Text section.
────────────────
Revision as of 21:40, 28 October 2008

Gallery Bricks Notebook Team Project Home

Bacterial device for creating and production of interactors for any given bait protein


Contents

Our goal was to create system of biological machines which would allow to investigate protein interactions and simultaneously change sequence of one of them in order to achieve the strongest possible interaction. To make it work we planned to put the DNA sequence of tested protein on low-copy plasmid and transform it to bacterial strain in which it would be mutated (let's call the strain "one-armed bandit"). Parts present on this plasmid would cause the protein to be attached to outer bacterial membrane, where the selection would occur. Such selection system would allow us to search for antibodies with new specificities or screen protein libraries.


1. The "hunter" protein


We developed a method of selecting the most interacting protein (let's call the protein "hunter"). It may seem similar to the two-hybrid system, except that it doesn't require putting both "hunter" and "prey" in the same cell of "one-armed bandit" and therefore only "hunter" protein is mutated. Moreover, cells expressing different variants of "hunter" protein compete for the same bait. Interaction between "hunter" and "prey" is the basis of selection.

This forces "hunter" protein to be attached to cell surface, so all hunter constructs are fused with fragment of OmpA (outer membrane protein). In this way "hunter" is presented on E. coli outer membrane, which allows it to interact with "prey" added to liquid culture medium.

Fig. 1. Variants of the selection system using two parts of TEM-1 β-lactamase (alpha and omega).
────────────────
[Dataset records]
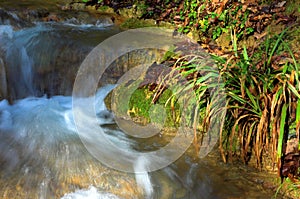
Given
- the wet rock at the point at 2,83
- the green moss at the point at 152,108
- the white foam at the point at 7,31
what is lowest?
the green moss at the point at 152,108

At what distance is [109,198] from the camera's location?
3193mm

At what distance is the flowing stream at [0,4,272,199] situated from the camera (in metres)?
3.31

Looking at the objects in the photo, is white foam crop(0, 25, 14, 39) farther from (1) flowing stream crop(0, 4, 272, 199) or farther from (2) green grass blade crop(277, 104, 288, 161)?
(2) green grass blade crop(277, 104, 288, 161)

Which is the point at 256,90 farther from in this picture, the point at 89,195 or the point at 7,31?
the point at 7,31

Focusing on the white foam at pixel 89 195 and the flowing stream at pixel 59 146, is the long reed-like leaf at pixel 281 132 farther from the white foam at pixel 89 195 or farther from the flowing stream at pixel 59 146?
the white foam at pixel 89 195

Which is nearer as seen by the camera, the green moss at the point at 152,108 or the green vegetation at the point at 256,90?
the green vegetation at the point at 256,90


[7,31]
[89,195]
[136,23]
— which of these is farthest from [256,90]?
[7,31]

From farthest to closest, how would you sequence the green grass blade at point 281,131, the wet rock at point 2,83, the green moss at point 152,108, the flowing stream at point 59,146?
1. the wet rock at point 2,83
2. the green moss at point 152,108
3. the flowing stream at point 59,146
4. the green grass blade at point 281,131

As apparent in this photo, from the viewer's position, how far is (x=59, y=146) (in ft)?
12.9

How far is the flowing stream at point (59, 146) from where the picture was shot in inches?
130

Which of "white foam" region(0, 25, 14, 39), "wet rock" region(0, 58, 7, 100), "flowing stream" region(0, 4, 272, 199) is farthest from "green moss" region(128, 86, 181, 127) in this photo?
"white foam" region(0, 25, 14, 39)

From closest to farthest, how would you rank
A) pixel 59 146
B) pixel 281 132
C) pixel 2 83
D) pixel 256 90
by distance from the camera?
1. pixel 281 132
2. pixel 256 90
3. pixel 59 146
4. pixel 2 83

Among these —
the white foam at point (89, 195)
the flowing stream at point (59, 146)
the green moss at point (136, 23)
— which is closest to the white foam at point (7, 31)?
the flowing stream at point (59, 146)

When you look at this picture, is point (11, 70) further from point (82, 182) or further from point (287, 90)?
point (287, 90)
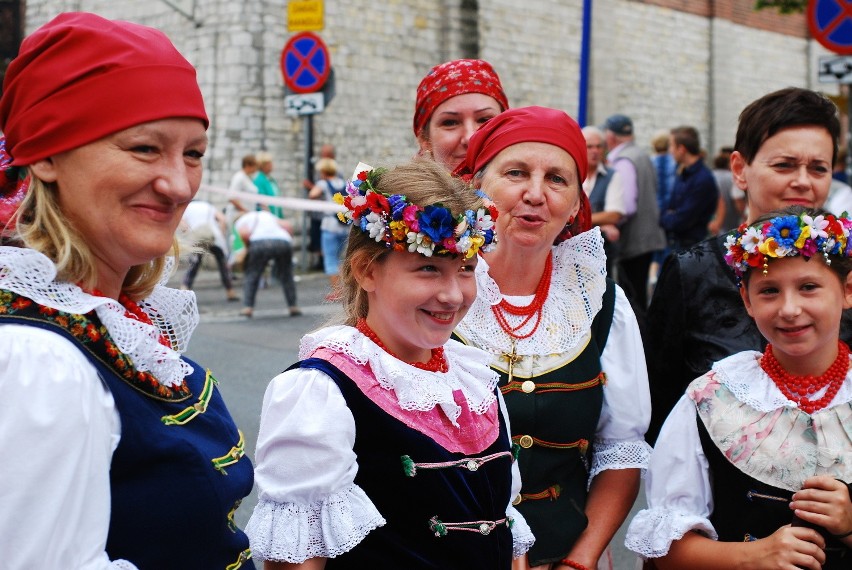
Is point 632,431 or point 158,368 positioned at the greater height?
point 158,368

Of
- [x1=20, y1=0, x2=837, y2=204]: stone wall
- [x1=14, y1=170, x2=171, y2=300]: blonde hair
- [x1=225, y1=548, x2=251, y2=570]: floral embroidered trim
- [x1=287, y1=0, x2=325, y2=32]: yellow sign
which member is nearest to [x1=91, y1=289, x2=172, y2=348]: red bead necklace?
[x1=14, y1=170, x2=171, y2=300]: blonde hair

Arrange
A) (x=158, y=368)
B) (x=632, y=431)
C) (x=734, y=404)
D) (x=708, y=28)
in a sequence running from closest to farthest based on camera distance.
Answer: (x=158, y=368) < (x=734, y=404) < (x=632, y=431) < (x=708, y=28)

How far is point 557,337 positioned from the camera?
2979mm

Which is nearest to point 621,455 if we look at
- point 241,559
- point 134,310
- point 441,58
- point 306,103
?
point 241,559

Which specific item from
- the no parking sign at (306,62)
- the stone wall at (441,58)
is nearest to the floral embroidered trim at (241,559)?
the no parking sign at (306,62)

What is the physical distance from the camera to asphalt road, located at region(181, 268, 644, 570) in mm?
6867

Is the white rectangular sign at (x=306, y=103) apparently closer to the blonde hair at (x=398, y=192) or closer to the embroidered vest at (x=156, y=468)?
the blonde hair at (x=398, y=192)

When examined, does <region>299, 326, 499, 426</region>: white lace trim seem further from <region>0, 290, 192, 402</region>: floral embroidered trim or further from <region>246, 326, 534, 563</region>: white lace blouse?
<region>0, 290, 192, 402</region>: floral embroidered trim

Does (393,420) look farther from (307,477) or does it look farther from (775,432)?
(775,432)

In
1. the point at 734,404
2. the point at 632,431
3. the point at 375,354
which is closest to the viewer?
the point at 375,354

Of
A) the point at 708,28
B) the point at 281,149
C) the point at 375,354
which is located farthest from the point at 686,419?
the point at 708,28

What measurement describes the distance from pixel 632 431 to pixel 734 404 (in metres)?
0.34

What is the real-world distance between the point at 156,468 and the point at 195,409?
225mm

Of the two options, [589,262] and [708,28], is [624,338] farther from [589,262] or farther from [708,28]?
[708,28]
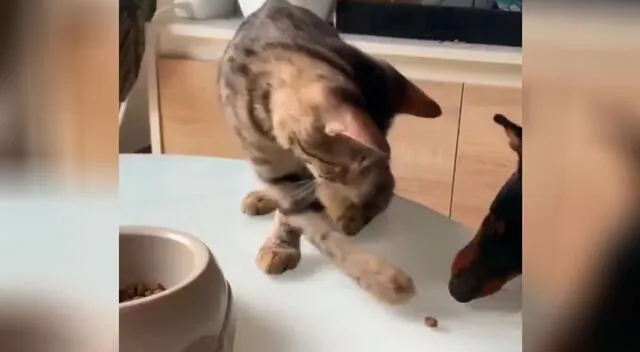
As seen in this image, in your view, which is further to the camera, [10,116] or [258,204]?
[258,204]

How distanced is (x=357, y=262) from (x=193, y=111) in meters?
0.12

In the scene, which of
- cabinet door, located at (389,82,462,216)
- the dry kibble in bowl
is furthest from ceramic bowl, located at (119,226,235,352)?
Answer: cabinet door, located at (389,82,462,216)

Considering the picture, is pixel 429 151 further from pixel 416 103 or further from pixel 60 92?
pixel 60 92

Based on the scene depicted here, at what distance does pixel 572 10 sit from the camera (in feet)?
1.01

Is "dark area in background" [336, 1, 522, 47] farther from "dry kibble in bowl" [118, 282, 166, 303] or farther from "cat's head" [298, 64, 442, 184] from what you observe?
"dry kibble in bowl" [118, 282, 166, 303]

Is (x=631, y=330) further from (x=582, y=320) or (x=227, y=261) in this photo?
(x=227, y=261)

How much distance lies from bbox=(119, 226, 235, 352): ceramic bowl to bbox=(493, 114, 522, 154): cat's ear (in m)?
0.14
────────────────
Assigned task 1.
According to the text on the bacterial protein-interaction device, what are all "hunter" constructs fused with?
Assigned task 2.
Resume the text on the bacterial protein-interaction device from the point at which it stops.
The records have no connection to the text on the bacterial protein-interaction device.

Your response 1.
A fragment of OmpA, an outer membrane protein.

Your response 2.
Selection pressure is needed to let survive only cells with the best interacting proteins. We have used TEM-1 β-lactamase (protein responsible for resistance to β-lactam antibiotics such as ampicillin) split into two complementing fragments: alpha and omega. Those fragments do not form active complexes spontaneously. Antibiotic resistance is achieved only when alpha and omega are in close proximity – i.e. when they are connected to two strongly interacting proteins. So "hunter" protein connected with one β-lactamase fragment will catch "prey" protein connected to another and will allow survival of the cell in ampicillin containing medium. Cell line carrying the best hunter protein will have selection advantage over others.

Fig. 2. The selection system at work: 1. "One-armed bandit" mutates hunter protein; 2. Expression of mutated hunters on the surface of bacteria; 3. Adding prey; 4. The best hunters survive.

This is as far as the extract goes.